I have a ton of algea growing in my pond this year.. its a mess.. so the aquashade helps prevent this? do you fell it works? 


Chip, why did you dye the water? for algea contol also?

i might want to get some... 

BTW: you guys have huge ponds..


----------



## Stewart (Sep 17, 2003)

I read about the dye and how it doesn't allow light to grow the algea. I would iagine the dye is like the stuff they use on aircraft restrooms, don't get it on you or it will have to wear off!!! I have heard of guys that have dropped stuff in the bowl and fished it out out only to have a blue arm and everybody staring as you walk back to your seat!!! Woops.:hide:

Do a search for pond dye and there are a bunch of sites. It doesn;t look cheap but looks like it will work!


----------



## Rodster (Sep 26, 2003)

Hi
We use the blue to stop the sunlight from penetrating the water. The more sun that hits the bottom the more the alge grows. We use copper sulfate ( spelling ? ) to break down the alge. Over the years the Alge will decompose on the bottom creating black muck. As the years go by the muck will build up and then you have to dredge it out. We have 24 homes on our pond and it is man made in the middle 60s. We had it dredged two years ago at a cost of $6,500 per home. They botched the job and we have been fighting to get it fixed ever since but
that is another long storey.
Rodster


----------



## Stewart (Sep 17, 2003)

Ouch $6500 bucks is a lot to shell out at one time!! Sorry to hear that, I hope you get that resolved.


----------



## guest (Sep 16, 2003)

i was thinking the same thing.. * 24 houses.. thats a lot of cash...


----------



## Chipmaker (Sep 16, 2003)

> _Originally posted by simple_john _
> *thats pretty nice chip & rod thanks for the info
> 
> 
> ...


Well 99% of ponds in this areas or in the deep south are constructed out of a clay base material or prairie clay and with this material the water is always a grey green color. Then come summer and if you do not have deep water at the ponds banks it doe snot take long for aquatic weeds to start to grow. So algae is basically a must have to sopme extent for some fish, as the fish eat it that are small, larger fish eat those fish etc etc. So some algae is necessary.....but there are lots of kinds of algae, some good most all bad. So now we have a nice poind with a good algae blooml looking like pea soup.....not exactly pretty, but very very good for the fish and other aquatic life. The we get a couple of cloudy overcast days and the temps are in the 90's or triple digits, and you wake up and look out at the pond and it looks like someone poured motor oil in your pond and bombarded it with styrofoam. The algae all died because of lack of direct sunlight which it needs, and the white stuff is all your fish belly up as the algae when it died suffocated the fish. This can all happen from the time the sun goes down to the time the sun comes back up.

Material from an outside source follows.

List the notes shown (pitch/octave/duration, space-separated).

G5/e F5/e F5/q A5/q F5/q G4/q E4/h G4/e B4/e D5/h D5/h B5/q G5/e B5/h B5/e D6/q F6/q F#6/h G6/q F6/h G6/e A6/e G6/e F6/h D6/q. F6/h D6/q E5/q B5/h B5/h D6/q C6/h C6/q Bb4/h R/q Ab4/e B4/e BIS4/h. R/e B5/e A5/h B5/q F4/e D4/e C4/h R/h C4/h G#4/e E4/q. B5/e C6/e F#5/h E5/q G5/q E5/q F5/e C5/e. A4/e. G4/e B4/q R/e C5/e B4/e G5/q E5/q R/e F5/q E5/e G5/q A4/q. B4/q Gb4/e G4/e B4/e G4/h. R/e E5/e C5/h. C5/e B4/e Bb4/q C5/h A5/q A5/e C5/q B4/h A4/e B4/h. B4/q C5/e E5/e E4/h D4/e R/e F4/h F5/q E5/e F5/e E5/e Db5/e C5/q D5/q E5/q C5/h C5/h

By dyeing the water it makes it look a more natural color of typical northern ponds with lots of rock base and depth and colder water (less algae)It also shades the pond and keeps algae growth down so those overcast days don;t do the pond in.
Most southern ponds may be landscaped really neat with lots of tropical plants etc, but the water clarity is usually poor as far as looks go. You would be amazed how fast a southern pond can fill up with algae over a day or two, and how fast water lillies and hyacinth and other aquatic plants will soon overgorw it and you can't even see the water. Only real safe plants to put in are cat tails as around here they seldom grow in water any deeper than about 2 feet, and usually not more than about 2 or three feet from the waters edge, but they do multiply quickly but only around the edges, and not out in the pond itself to amount to anything.


----------